Conservation and More

              by Bruce B. Beckley


Issue #84, June, 2000
Acquisition Priorities

Since You Asked!

Two residents came to the recent ACC hearing held to obtain public comment prior to purchase of four parcels for conservation. Afterwards I was asked, "How does the Commission select the parcels it chooses to purchase?" The gentleman went on to say he could understand most of the purchases, but why buy that landlocked, half-wet parcel. Both are good questions.

It should be said first that the parcels the Commission may put the highest priority on may not be the ones that get purchased. For us to buy land the owner must be a willing seller. Conservation commissions in NH have no eminent domain powers.

Several objectives enter into the selection process. Among them:

  • Preserving open space
  • Connecting or expanding existing holdings
  • Protecting wetland including buffers and acquifer recharge areas
  • Maintaining habitats for a diversified species mix
  • Affording education and passive recreation opportunities.

The Commission has three principal resources it employs as it identifies potential acquisitions. The town tax maps clearly show significant and abutting parcels. The Wetland Survey Report completed in 1999 ranks wetland parcels using several environmental and cultural attributes. The third resource is the commission-developed greenway system map. This shows corridors in the town which provide routes for critters to travel and for hiking or XC ski trails.

As we have written before, the principal greenway begins in Merrimack on land slated for protection by the Merrimack CC, runs through Pond Parish, on to the Bragdon Farm and then northerly into Bedford through Pulpit Rock Reservation. Another important greenway includes the Souhegan River corridor in which preserving meaningful buffers along the river is a priority.

Returning to the questions, the Commission uses all these resources to match potential properties with its goals. As to the land locked half-wet parcel, it lies on the greenway to Bedford, has a high ranking in the wetland survey and might provide one or two house lots if acquired by an abutter. Acquisition makes sense.

Some of the land deeded to the town for commission management comes as gifts or under a conservation easement. In these circumstances the Commission gladly receives the gift, not turning its back just because the land may not previously have been given priority. As it turns out, three parcels now being offered to the ACC are all in high priority areas.

Briefly, that's our plan and process. We will be glad to go into more detail with you individually or for your organization with an entertaining slide program that shows the conservation properties and some of the species found on them. Please give any commissioner a call, send an email message, or drop a note to P.O.Box 960.

Thank You Ladies

We greatly appreciate the $500 grant from the Amherst Junior Women's Club which will fund publication of a guide to trails in Amherst.

## [Questions]
1 – According to the conservation column, what powers do conservation commissions in NH not have?
2 – Please restate the part of the conservation column that opens with the words containing "The Commission has" and closes with "XC ski trails.", swapping "tax maps" for "assessor's maps".
The material after this point has no part in any of this.

## [Data]
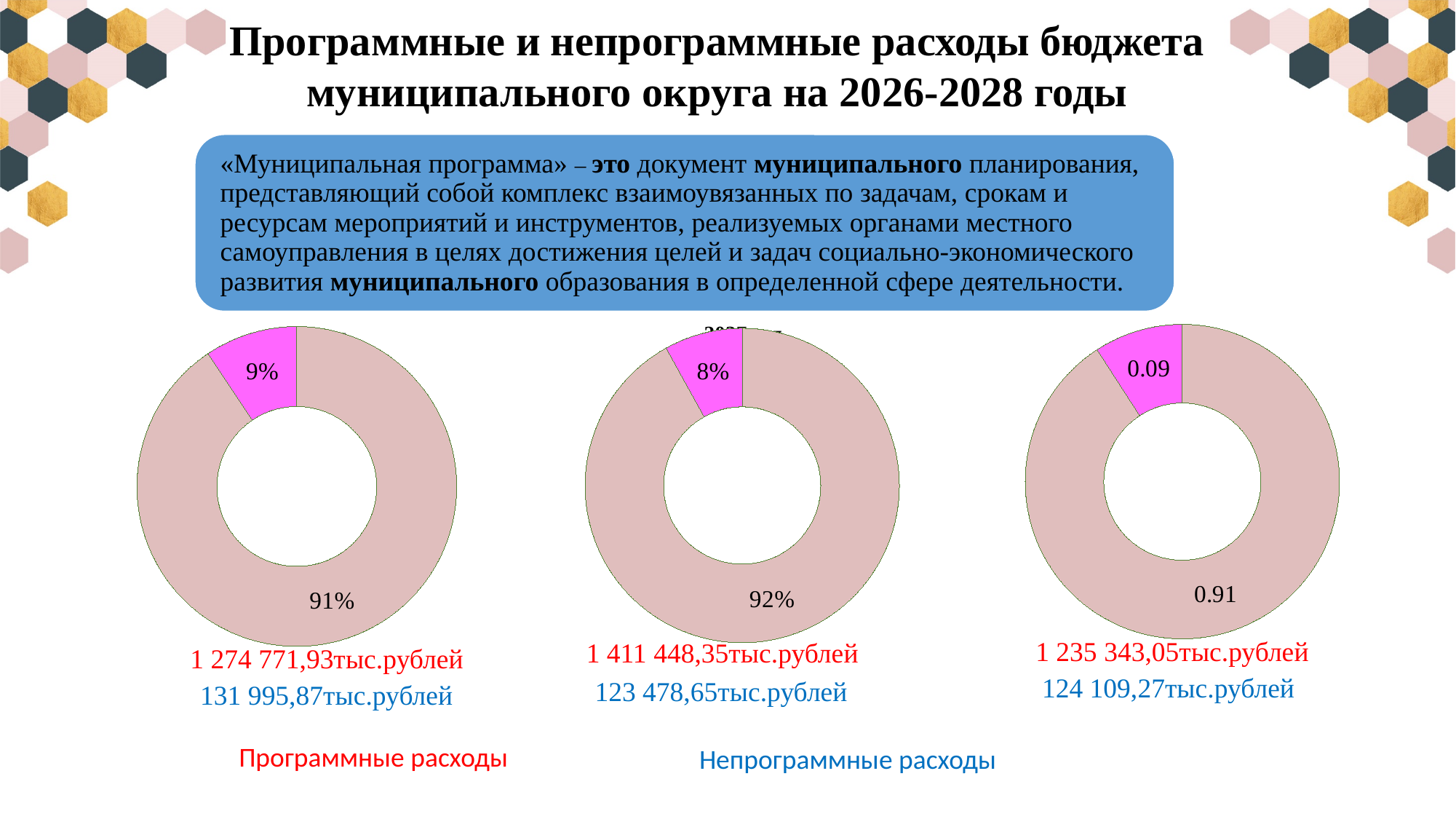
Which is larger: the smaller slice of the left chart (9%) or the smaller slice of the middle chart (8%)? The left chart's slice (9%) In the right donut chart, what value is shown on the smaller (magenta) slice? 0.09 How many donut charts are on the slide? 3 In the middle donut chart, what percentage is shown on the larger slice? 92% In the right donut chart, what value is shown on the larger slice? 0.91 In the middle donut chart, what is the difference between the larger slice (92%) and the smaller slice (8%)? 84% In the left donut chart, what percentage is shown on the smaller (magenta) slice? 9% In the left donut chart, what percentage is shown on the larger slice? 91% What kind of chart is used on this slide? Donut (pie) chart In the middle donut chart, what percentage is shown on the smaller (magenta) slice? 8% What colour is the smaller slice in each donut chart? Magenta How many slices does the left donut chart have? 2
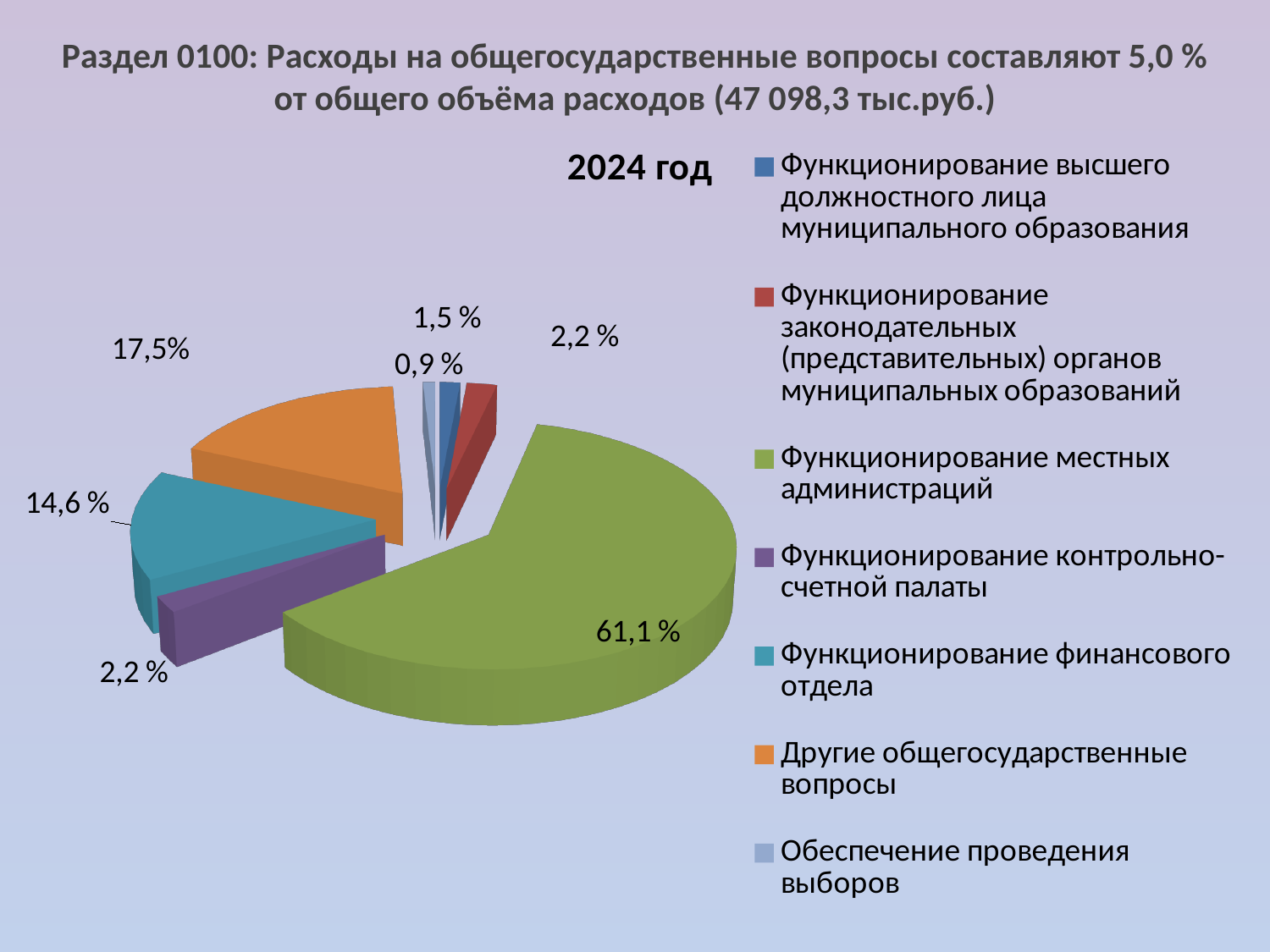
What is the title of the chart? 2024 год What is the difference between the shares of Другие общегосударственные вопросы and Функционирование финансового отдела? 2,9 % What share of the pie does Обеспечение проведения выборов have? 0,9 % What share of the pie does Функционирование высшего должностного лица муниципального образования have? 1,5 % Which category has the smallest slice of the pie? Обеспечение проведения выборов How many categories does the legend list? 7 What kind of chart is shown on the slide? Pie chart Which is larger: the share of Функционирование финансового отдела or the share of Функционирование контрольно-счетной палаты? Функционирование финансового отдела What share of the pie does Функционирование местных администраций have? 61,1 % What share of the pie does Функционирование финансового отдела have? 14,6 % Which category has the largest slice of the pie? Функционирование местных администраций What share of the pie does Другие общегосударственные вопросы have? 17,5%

## [Expected outputs]
1 – Eminent domain powers.

2 –
The Commission has three principal resources it employs as it identifies potential acquisitions. The town assessor's maps clearly show significant and abutting parcels. The Wetland Survey Report completed in 1999 ranks wetland parcels using several environmental and cultural attributes. The third resource is the commission-developed greenway system map. This shows corridors in the town which provide routes for critters to travel and for hiking or XC ski trails.